### Tasks to complete
1. Do these statements agree with the article on CODA? (a) Matlin saw Cruella with her family after theaters reopened. (b) Matlin's husband is deaf. (c) CODA is based on a French film from 2014. Answer yes or no for each, quoting the deciding words from the article.
2. In the article on CODA, what does the title CODA stand for?
3. Carry the article on CODA forward from its last sentence.

## BEGIN Document text

“We’re Not Deaf Actors — We’re Actors, Period”: ‘CODA’’s Watershed Moment in Representation
By Mia Galuppo | The Hollywood Reporter, August 4, 2021
The indie film that broke all records with its $25 million Sundance sale is next-level inclusive, says its Oscar-winning star Marlee Matlin: “To have a hearing actor put on a deaf character as if it was a costume — we’ve moved beyond that point now.”
After theaters had reopened following a year-and-a-half blackout, Marlee Matlin returned to the multiplex to watch Disney’s Cruella with her family. Shortly after the film started, she could tell something was wrong.
Matlin knew music was a big part of the movie — an ’80s-inspired punk take on the classic Disney villain — and she could tell that there were songs playing under star Emma Stone’s onscreen kidnapping of dalmatians, but the songs’ lyrics were not showing up in her caption glasses: wearable tech that theaters provide to deaf and hard-of-hearing customers that overlay subtitles on a movie. Matlin turned to her husband, Kevin Grandalski, who is hearing, asking, ” ‘Honey, are there lyrics that you hear? And he goes, ‘Yeah.’ ” She continues, “I found out after the fact that studios stopped subtitling lyrics.”
CODA, which stands for Children of Deaf Adults, follows the Rossis, a blue-collar fishing family in Gloucester, Massachusetts, as their hearing daughter (played by Emilia Jones), who also acts as the family interpreter, is considering college. Based on the 2014 French film La Famille Bélier, the project originally was set up at Lionsgate, where writer-director Sian Heder — fresh off her 2016 Sundance feature Tallulah — pitched for it, beating out two other finalists upon being hired to adapt it.

## END Document text
## BEGIN Supplied entries

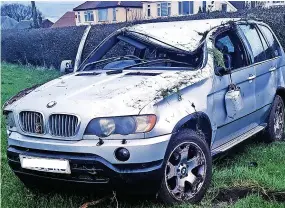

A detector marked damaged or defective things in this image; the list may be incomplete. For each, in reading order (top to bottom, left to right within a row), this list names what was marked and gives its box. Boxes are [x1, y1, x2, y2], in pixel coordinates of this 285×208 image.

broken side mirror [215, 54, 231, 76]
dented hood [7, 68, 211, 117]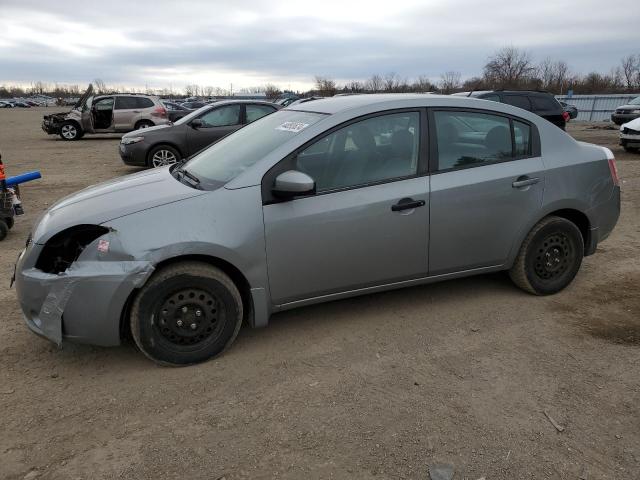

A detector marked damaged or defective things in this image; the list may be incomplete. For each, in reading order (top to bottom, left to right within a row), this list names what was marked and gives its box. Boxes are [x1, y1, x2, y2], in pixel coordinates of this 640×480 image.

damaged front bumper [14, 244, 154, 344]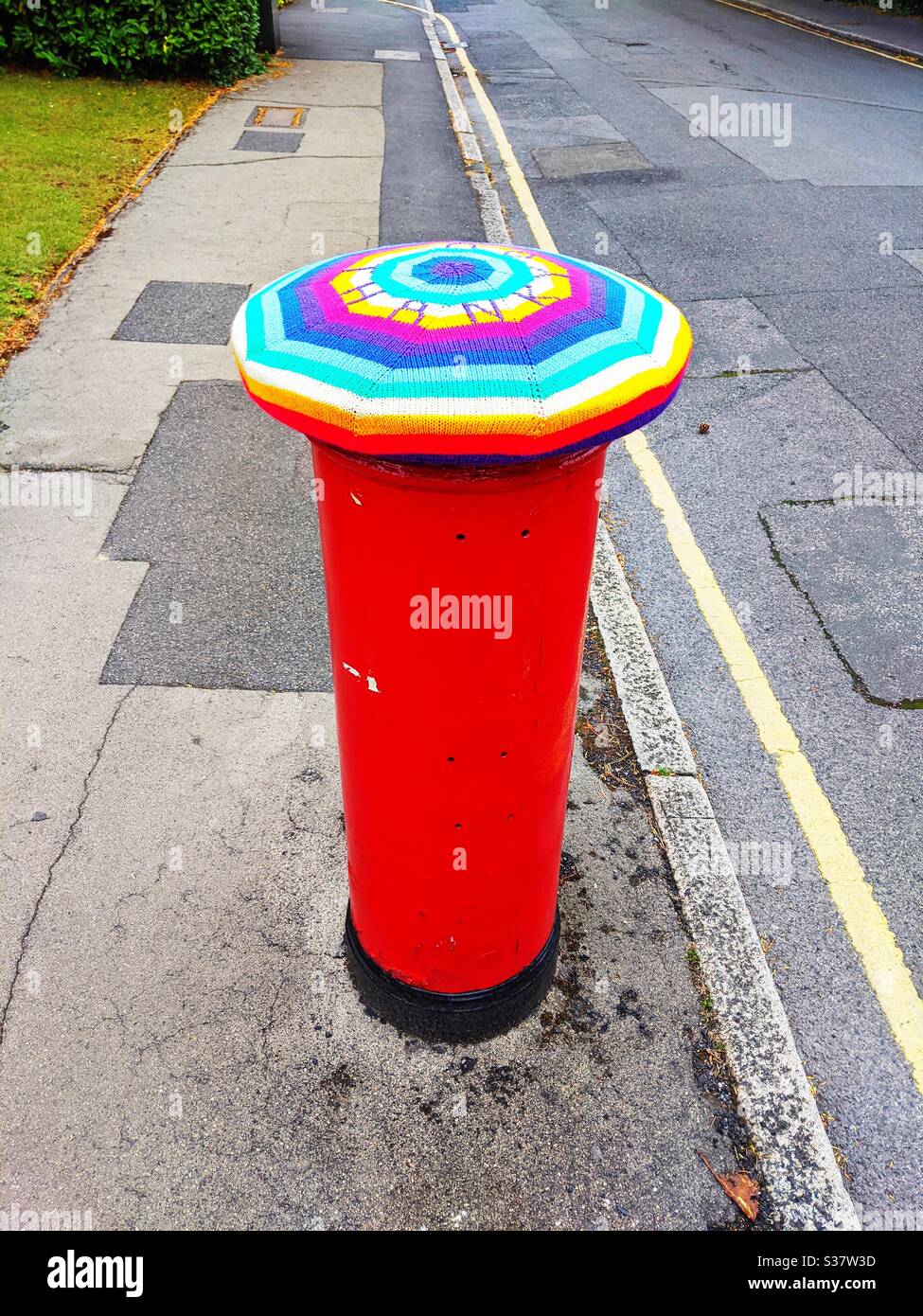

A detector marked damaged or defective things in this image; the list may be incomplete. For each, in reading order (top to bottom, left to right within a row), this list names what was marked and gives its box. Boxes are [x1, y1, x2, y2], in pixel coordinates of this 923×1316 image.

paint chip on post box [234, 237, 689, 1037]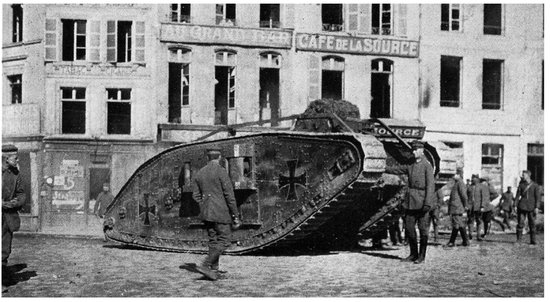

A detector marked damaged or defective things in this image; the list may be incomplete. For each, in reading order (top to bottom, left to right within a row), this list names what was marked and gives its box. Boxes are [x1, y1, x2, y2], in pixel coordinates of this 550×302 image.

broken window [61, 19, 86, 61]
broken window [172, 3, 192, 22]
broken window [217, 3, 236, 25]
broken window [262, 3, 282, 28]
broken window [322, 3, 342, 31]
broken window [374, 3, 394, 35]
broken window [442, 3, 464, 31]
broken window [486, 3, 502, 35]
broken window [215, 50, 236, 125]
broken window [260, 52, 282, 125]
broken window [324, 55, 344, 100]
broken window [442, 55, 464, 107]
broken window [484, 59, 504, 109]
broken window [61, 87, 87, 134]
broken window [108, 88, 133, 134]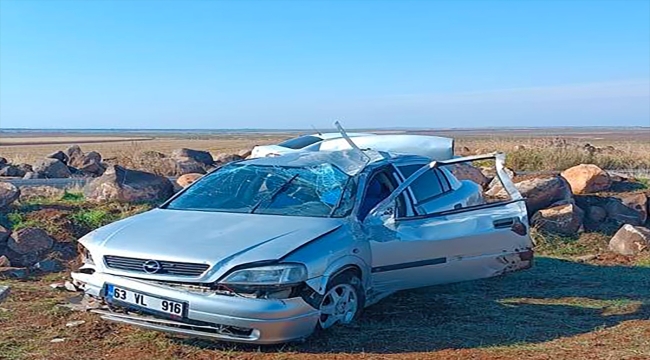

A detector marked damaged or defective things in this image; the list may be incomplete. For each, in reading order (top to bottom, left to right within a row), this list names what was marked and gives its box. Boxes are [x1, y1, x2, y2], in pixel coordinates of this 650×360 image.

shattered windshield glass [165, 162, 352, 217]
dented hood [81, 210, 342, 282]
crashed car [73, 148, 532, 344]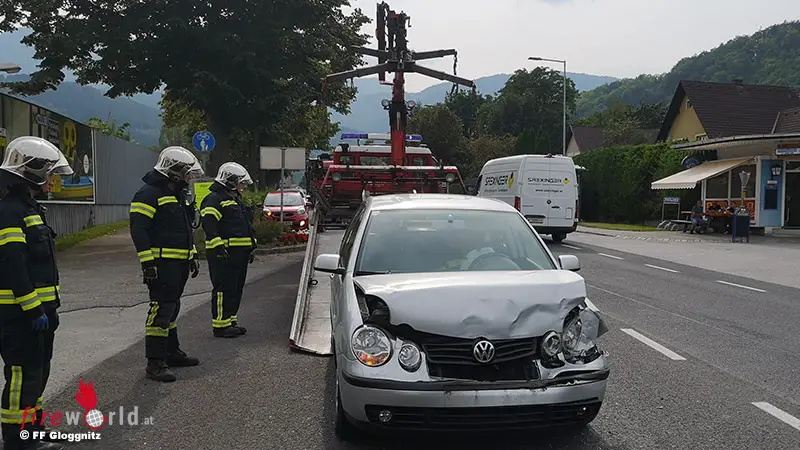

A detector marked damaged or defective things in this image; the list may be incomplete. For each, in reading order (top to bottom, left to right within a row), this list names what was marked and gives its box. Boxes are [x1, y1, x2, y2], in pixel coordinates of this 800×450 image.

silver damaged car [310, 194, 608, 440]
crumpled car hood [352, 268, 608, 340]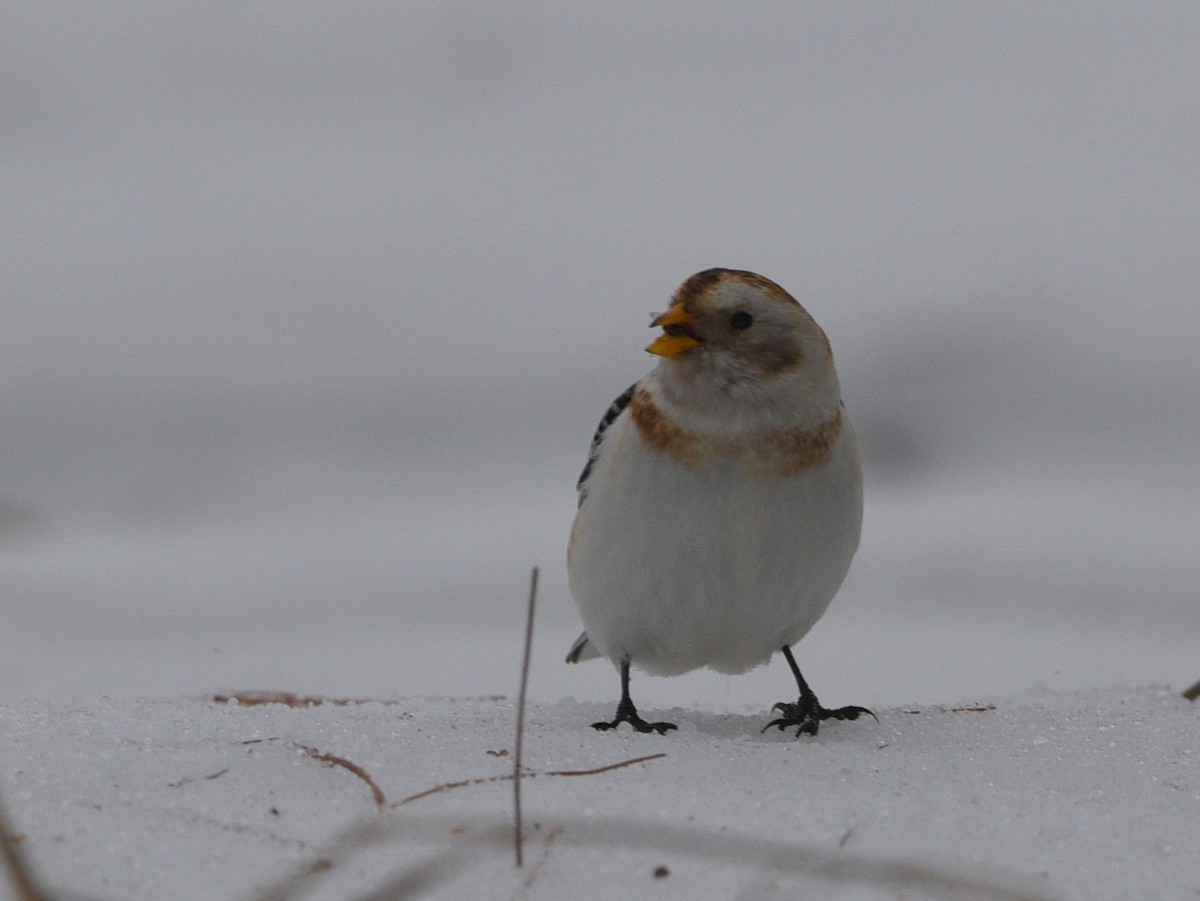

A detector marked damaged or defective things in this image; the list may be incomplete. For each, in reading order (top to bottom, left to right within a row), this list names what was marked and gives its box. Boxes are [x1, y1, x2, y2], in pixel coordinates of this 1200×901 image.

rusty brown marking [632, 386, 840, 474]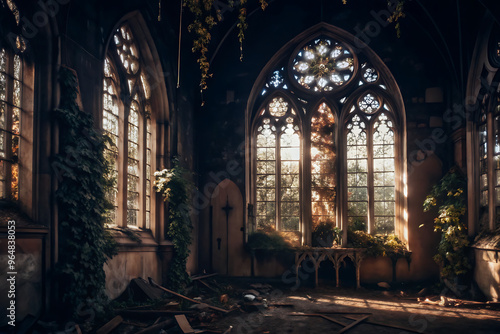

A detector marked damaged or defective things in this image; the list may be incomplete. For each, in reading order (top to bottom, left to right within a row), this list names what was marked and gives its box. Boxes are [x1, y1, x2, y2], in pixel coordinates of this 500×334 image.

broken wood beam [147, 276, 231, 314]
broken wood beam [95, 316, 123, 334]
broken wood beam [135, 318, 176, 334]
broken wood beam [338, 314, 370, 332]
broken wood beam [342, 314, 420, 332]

## END Supplied entries

### Answers to the exercise
1.
(a) Yes: "Marlee Matlin returned to the multiplex to watch Disney’s Cruella with her family."
(b) No: "Kevin Grandalski, who is hearing"
(c) Yes: "Based on the 2014 French film La Famille Bélier"

2. Children of Deaf Adults.

3.
“At the time, I said to myself there is the potential to do a smart remake,” says Patrick Wachsberger, then Lionsgate’s Motion Picture Group co-chairman. But “it was never going to happen [at Lionsgate], it was not really a part of the mandate. “(Lionsgate’s biggest hits at the time were franchise films like the dystopic YA installment Allegiant, John Wick 2 and Now You See Me 2.) Wachsberger took the project with him as a part of his 2018 departure. The movie would go on to be made outside the studio system; even so, financing a midbudget independent feature with three-quarters of its lead cast played by deaf actors was unprecedented. “Inauthentic casting happens at the financing and packaging stage,” says Delbert Whetter, a deaf producer and consultant who sits on the board of disability nonprofit RespectAbility. “The thought process is often that they want people who are known quantities. In their minds, they are managing risk.”
Early on, while the project was still set up at a studio, Matlin had heard that “they were thinking about the Frank role [Matlin’s onscreen husband] being played by a hearing actor. I said, ‘Thank you, but I’m out.’ ” Heder was aligned: “I truly felt like I would rather see the movie not get made than to see the movie get made with hearing actors.” (In the original French film, the roles of the parents were played by hearing actors.)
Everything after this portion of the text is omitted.